Security researchers at Cato Networks have demonstrated a proof-of-concept (PoC) attack targeting Atlassian’s Model Context Protocol (MCP), revealing a new threat vector dubbed “Living off AI.”
This technique enables external attackers to hijack internal AI workflows in systems like Jira Service Management (JSM), allowing for data theft or system compromise without requiring direct access.
The attack exploits the trust boundary between external users (who submit support tickets) and internal users (who process them via AI tools), turning privileged AI actions into attack proxies.
Attack Mechanism and Technical Execution
The attack chain exploits MCP’s integration with JSM, where AI tools (e.g., ticket summarization) execute with internal user permissions.

==================================================

GOAL OF THE EXERCISE -
Write out the whole passage on the "Living off AI" attack against Atlassian's Model Context Protocol, word for word.

==================================================

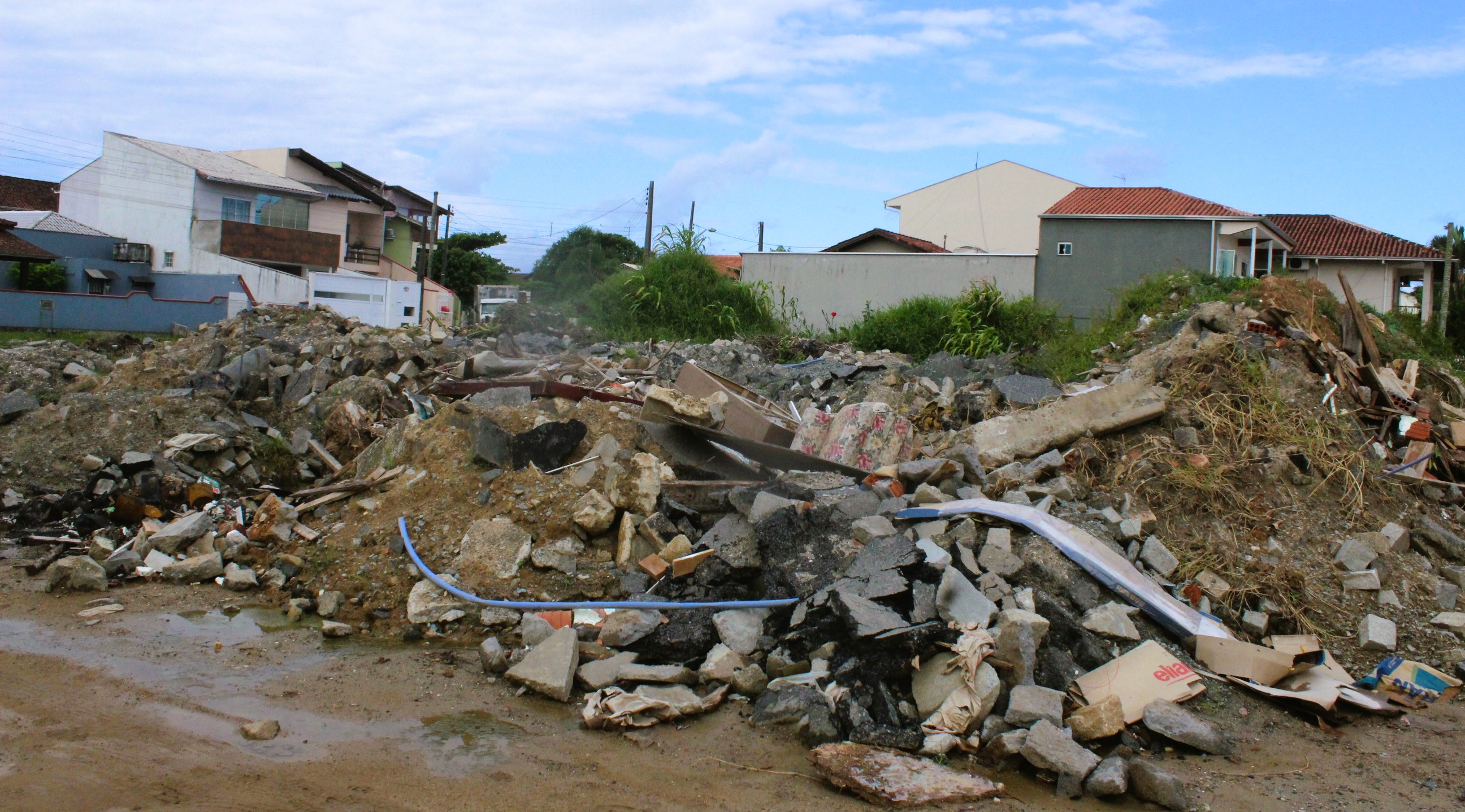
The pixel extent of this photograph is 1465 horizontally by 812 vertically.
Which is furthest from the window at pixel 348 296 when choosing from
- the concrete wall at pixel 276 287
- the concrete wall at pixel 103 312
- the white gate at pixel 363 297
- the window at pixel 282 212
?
the window at pixel 282 212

==================================================

SOLUTION -
Security researchers at Cato Networks have demonstrated a proof-of-concept (PoC) attack targeting Atlassian’s Model Context Protocol (MCP), revealing a new threat vector dubbed “Living off AI.”
This technique enables external attackers to hijack internal AI workflows in systems like Jira Service Management (JSM), allowing for data theft or system compromise without requiring direct access.
The attack exploits the trust boundary between external users (who submit support tickets) and internal users (who process them via AI tools), turning privileged AI actions into attack proxies.
Attack Mechanism and Technical Execution
The attack chain exploits MCP’s integration with JSM, where AI tools (e.g., ticket summarization) execute with internal user permissions.